## Description of the task
Counting only lines that contain the string "Passive", how many are there in the data? Say the number alone.

## The input
____________
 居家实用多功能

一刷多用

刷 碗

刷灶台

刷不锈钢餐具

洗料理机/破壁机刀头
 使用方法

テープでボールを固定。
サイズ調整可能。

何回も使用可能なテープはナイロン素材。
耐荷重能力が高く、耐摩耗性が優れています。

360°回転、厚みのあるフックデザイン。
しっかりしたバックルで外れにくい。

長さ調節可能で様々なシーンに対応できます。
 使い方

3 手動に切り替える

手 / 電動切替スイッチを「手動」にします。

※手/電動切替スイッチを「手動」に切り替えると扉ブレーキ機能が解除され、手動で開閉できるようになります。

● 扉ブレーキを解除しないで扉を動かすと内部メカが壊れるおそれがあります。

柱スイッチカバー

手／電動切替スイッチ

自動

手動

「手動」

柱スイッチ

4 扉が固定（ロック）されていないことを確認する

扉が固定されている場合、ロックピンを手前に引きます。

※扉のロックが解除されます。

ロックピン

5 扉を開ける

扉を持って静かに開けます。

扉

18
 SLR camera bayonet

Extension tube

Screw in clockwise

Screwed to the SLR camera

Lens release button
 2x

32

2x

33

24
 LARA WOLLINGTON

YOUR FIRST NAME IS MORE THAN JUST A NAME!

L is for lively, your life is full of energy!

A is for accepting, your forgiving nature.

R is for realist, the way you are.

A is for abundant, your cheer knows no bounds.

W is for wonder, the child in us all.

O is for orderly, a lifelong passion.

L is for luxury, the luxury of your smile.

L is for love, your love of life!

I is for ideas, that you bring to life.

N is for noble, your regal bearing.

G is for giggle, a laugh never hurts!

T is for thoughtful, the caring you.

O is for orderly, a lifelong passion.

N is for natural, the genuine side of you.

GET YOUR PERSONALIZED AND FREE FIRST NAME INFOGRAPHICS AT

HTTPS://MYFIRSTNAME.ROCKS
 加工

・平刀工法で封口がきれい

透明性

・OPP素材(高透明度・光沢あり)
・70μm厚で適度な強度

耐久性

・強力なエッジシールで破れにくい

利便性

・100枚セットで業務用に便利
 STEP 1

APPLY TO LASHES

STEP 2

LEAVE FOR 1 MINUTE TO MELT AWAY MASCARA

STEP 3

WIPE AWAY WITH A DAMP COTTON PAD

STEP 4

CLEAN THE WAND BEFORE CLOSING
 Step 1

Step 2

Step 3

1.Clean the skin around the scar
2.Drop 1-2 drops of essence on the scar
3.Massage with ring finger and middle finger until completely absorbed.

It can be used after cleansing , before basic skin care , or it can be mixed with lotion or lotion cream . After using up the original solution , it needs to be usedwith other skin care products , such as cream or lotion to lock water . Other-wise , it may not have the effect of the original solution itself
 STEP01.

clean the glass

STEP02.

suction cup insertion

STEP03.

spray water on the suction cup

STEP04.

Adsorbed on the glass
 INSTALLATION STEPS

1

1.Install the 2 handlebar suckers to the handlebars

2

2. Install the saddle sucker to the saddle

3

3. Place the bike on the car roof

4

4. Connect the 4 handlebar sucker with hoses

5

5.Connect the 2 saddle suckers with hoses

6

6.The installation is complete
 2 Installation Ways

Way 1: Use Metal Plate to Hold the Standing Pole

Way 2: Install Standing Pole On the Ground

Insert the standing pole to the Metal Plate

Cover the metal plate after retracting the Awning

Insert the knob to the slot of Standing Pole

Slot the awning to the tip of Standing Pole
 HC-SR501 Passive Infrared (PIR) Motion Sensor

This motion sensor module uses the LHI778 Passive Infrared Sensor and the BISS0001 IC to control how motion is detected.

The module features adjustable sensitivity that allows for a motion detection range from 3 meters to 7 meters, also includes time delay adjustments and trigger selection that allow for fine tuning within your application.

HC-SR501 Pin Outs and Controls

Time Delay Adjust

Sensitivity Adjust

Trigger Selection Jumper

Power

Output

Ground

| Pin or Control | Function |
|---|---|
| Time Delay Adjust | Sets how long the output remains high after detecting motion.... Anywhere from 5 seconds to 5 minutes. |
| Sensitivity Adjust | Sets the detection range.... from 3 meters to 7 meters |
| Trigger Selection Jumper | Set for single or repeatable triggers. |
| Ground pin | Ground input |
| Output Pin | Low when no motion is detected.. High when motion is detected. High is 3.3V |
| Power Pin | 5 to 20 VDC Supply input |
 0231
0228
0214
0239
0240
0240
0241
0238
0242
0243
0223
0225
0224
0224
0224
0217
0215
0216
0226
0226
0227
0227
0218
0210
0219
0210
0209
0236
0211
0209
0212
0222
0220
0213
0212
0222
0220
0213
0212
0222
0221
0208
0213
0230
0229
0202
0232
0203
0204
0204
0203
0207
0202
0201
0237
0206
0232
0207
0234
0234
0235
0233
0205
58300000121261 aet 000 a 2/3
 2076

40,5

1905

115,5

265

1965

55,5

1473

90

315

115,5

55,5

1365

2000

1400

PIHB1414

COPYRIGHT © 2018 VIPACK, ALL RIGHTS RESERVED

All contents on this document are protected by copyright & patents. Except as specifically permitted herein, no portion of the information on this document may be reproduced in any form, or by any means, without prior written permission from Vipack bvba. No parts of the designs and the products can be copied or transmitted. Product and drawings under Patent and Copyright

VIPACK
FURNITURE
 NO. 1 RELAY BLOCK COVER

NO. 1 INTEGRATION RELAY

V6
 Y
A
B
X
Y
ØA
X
____________
## Exercise answer
2